STATED GOAL – Reproduce every one of the records below word for word, leaving out the pictures.

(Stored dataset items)
• • • • •

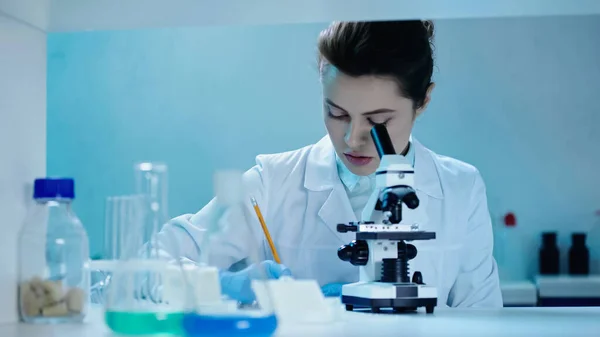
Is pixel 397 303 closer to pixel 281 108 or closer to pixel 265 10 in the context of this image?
pixel 265 10

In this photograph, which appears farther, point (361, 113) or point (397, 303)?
point (361, 113)

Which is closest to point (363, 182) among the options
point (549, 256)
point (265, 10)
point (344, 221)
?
point (344, 221)

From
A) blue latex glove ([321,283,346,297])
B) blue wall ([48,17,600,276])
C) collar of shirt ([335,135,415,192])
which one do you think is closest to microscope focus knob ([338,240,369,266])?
blue latex glove ([321,283,346,297])

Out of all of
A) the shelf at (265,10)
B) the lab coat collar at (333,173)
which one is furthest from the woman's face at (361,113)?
the shelf at (265,10)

• • • • •

CORRECT RESPONSE –
Is pixel 397 303 closer to pixel 281 108 or closer to pixel 265 10 in the context of this image?
pixel 265 10

In this photograph, which appears farther, point (361, 113) or point (397, 303)?
point (361, 113)

Which is closest to point (363, 182) among the options
point (549, 256)
point (265, 10)
point (344, 221)
?
point (344, 221)

From
A) blue latex glove ([321,283,346,297])
B) blue wall ([48,17,600,276])
C) collar of shirt ([335,135,415,192])
which one do you think is closest to microscope focus knob ([338,240,369,266])?
blue latex glove ([321,283,346,297])

Out of all of
A) the shelf at (265,10)
B) the lab coat collar at (333,173)
which one is furthest from the woman's face at (361,113)?
the shelf at (265,10)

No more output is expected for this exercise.